Abstract The primary objective of multi-face tracking is to detect and track multiple faces in the current frame in the video sequence under various environmental conditions. Tracking of the face movement in the input frame of the video is the key process for various real time applications such as video- conferencing, human robotics or human computer interface or in the analysis of social interaction. The important step is to determine the path of the face. The various techniques to track the multiple moving faces in an input frame of video have been proposed. This paper gives a brief analysis of recent long-term online multi-face tracking algorithms based on Markov model and Kalman filtering.

KeywordsMulti-Face Tracking; Long-Term Multiface Tracking; HMM (Hidden Markov Model); MCMC (Monte Carlo Markov Chain); PF (Particle Filter); KF (Kalman Filter)


    The moving object tracking in video sequences has gained a great deal of interest in computer vision. Detection of moving objects in video streams is the first relevant step of information extraction in many computer vision applications, including traffic monitoring, automated remote video surveillance and people tracking. Conventional approach to object tracking is based on the difference between the current image and the background image. However, algorithms based on the difference image cannot simultaneously detect still objects. Furthermore, they cannot be applied to the case of a moving camera. Algorithms including the camera motion information have been proposed previously, but, they still contain problems in separating the information from the background. Object tracking has significance in real time environment because it enables several important applications such as security and surveillance to recognize people, to provide better sense of security.

    Face detection is a computer technology that identifies human faces in digital images. It detects human faces which might then be used for recognizing a particular face. Face detection is used in biometrics, frequency as a part of a facial recognition system. Face detection is acquiring the interest of marketers .Face detection and recognition are challenging tasks due to variation in illumination, variability in scale, locate, orientation and pose. Facial expression, occlusion and lighting conditions also change the overall appearance of face.

    Initially face-detection algorithms were concentrated on the detection of frontal human faces, however latest algorithms effort to solve the more common and difficult problem of multi-view face detection. That is, the recognition of faces that are either rotated along the axis from the face to the observer (in-plane rotation), or rotated beside the vertical or left-right axis (out-of-plane rotation), or both. The latest algorithms take into relative changes in the image or video by factors such as face appearance, lighting, and pose. Face detection using artificial neural networks was done by Rowley [1]. It is robust but computationally complex as the whole image has to be scanned at different scales and orientations. Feature-based (eyes, nose, and mouth) face detection is done by Yow et al. [2]. Statistical model of mutual distance between facial features are used to locate face in the image. Markov Random Fields have been used to model the spatial distribution of the grey level intensities of face images. Some of the eye location technique use infrared lighting to detect eye pupil. Eye location using genetic algorithm has been proposed by Wechsler [3]. Skin color is used extensively to segment the image, and localize the search for face. The detection of face using skin color fails when the source of lighting is not natural.
□ □ □ □ □ □ □
(WORK TO COMPLETE):
Please answer these questions from the face-tracking passage above, one line each:
1. According to the abstract, the surveyed long-term online multi-face tracking algorithms are based on which two approaches?
2. Which two limitations of algorithms based on the difference image does the passage name?
3. Who did face detection using artificial neural networks?
□ □ □ □ □ □ □
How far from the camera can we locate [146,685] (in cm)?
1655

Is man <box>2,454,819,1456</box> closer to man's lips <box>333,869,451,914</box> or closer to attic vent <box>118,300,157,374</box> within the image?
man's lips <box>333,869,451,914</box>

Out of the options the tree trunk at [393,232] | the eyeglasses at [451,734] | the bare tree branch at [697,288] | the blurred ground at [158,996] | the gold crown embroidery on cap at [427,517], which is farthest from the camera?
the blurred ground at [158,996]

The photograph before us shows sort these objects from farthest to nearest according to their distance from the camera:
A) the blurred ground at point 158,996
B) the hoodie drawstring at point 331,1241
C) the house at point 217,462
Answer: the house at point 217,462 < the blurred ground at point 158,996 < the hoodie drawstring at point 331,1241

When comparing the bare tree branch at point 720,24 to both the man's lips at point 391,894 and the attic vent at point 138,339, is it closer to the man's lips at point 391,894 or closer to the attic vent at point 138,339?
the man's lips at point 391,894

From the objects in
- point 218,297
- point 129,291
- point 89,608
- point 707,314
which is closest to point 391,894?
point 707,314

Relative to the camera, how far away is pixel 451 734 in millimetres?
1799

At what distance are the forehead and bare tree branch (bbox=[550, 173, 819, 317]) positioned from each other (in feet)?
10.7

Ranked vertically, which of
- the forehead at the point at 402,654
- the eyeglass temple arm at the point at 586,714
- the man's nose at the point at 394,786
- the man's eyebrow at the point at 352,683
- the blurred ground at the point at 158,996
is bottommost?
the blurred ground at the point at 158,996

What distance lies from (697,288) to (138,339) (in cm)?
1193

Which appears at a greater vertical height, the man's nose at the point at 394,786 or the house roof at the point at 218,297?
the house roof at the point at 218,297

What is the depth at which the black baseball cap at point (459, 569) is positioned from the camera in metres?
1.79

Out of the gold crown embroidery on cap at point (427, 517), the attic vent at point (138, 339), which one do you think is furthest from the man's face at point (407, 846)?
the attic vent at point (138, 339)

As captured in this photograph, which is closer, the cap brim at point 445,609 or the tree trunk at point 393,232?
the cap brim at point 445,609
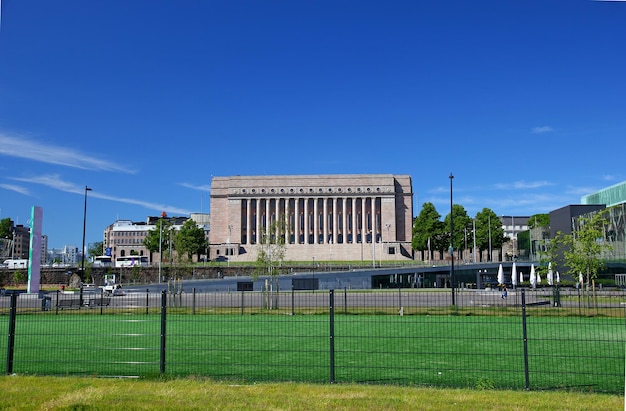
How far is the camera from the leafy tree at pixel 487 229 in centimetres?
9981

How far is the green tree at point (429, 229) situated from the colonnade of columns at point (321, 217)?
2525 centimetres

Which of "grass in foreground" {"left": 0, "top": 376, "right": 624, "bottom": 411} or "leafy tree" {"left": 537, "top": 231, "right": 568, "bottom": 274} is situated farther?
"leafy tree" {"left": 537, "top": 231, "right": 568, "bottom": 274}

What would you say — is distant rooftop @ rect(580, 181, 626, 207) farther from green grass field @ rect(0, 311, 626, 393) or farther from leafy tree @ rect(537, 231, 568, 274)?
green grass field @ rect(0, 311, 626, 393)

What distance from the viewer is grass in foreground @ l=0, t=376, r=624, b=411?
8406 millimetres

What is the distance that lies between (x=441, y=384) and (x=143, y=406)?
5.41m

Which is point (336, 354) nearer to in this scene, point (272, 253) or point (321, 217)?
point (272, 253)

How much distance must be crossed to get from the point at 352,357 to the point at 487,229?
298 ft

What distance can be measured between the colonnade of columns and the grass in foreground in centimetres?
11865

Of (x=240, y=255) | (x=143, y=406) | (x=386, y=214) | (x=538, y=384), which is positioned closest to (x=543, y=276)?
(x=386, y=214)

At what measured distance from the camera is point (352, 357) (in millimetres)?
13844

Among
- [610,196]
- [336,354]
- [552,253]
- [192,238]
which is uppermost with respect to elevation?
[610,196]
□ □ □ □ □ □ □
(EXERCISE ANSWER):
1. Markov model and Kalman filtering.
2. They cannot simultaneously detect still objects, and they cannot be applied to the case of a moving camera.
3. Rowley.